Deux choses que nous faisons tous dans la vie ordinaire. Et tous les jours, et tout au long de la vie. Avec bien sûr des dominantes : apprendre en travaillant ou travailler pour apprendre lorsque l’on est élève ou étudiant. Travailler sans apprendre lorsque l’on exerce un métier répétitif. Ou un travail que l’on n’aime pas ou plus, et dont on aurait plutôt envie de se débarrasser (penser au refus de l’âge de départ en retraite à 64 ans). Ou bien apprendre en ayant un emploi, en travaillant, parce que chaque jour il y a des situations nouvelles, des problèmes nouveaux à résoudre. Ou parce que l’entreprise dans laquelle on travaille s’est organisée pour être apprenante, pour favoriser les occasions d’apprendre par la mobilité, par la prise de responsabilité, par le dialogue aussi.
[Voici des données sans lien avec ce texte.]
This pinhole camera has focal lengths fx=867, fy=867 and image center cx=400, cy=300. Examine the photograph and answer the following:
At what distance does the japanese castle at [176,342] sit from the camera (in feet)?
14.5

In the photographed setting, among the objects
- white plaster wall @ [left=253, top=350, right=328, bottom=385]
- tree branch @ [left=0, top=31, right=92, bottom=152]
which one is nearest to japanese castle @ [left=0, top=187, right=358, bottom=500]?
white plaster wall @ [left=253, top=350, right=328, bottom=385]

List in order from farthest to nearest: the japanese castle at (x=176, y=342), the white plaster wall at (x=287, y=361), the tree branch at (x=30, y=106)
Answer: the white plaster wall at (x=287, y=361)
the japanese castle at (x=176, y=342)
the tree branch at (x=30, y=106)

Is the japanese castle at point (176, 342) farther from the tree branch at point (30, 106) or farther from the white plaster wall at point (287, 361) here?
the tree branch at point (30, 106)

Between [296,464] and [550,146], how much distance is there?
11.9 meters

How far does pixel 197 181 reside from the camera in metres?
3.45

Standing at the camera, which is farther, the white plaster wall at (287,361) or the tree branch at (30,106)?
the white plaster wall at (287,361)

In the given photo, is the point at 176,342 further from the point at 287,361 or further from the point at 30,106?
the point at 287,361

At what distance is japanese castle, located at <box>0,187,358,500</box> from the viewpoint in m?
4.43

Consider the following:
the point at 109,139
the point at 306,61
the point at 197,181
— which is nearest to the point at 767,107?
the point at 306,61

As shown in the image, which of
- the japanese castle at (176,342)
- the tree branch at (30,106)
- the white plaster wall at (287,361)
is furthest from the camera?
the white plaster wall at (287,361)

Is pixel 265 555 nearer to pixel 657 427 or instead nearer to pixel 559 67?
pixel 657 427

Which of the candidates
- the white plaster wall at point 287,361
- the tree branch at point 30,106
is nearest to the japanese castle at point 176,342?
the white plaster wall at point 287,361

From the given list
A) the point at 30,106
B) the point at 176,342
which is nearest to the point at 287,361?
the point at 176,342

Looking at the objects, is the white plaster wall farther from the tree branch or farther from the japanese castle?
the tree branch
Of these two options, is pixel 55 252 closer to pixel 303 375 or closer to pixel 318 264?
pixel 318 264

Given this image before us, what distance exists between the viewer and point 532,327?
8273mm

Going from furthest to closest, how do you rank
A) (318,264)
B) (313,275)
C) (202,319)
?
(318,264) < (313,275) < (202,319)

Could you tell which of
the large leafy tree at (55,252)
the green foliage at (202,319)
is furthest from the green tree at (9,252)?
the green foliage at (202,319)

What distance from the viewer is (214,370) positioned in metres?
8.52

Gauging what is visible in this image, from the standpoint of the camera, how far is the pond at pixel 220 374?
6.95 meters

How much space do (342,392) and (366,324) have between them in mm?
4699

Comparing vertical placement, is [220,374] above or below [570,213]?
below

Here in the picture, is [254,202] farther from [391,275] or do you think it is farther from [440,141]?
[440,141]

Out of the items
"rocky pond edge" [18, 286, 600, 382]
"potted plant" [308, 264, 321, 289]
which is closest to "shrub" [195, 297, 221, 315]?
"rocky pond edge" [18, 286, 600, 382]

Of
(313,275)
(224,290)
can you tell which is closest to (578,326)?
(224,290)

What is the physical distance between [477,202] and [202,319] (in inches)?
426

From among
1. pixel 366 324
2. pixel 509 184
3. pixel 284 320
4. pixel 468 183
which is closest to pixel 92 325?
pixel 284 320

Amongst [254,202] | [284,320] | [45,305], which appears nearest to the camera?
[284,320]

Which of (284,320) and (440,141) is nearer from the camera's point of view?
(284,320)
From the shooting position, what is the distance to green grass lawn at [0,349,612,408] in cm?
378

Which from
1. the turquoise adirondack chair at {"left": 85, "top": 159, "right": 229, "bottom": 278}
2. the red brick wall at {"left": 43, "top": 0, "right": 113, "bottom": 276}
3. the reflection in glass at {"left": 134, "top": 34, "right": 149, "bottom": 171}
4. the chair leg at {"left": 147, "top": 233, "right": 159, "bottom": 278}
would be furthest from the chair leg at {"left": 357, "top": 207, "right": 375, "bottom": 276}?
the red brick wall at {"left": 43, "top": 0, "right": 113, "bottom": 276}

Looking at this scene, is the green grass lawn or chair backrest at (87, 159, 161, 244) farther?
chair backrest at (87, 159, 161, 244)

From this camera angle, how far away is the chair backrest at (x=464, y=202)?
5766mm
Avec le développement formidable de l’apprentissage, avec le développement de toutes les formes d’alternance, de plus en plus de jeunes connaissent des séquences, des moments de travail pendant leur vie d’élève ou d’étudiant. Sans compter que les débuts de vie professionnelle sont fréquemment une succession de situations différentes mêlant stages, CDD, service civique. Florence Lefresne le souligne dans la Préface du livre qui présente les derniers résultats de l’Enquête Generations (voir dans Metis « Insertion des jeunes : embellie passagère ou vrai tournant ? », entretien de Jean Louis Dayan avec Thomas Couppié et Eva Personnaz).
Pourquoi alors que ces constats et analyses sont si nombreux, les idées demeurent en France figées sur des débats d’un autre temps ? On n’apprendrait bien qu’en situation scolaire ou de formation classique ? Dans le travail, on exécute, on applique, on traduit ce que l’on a appris par ailleurs.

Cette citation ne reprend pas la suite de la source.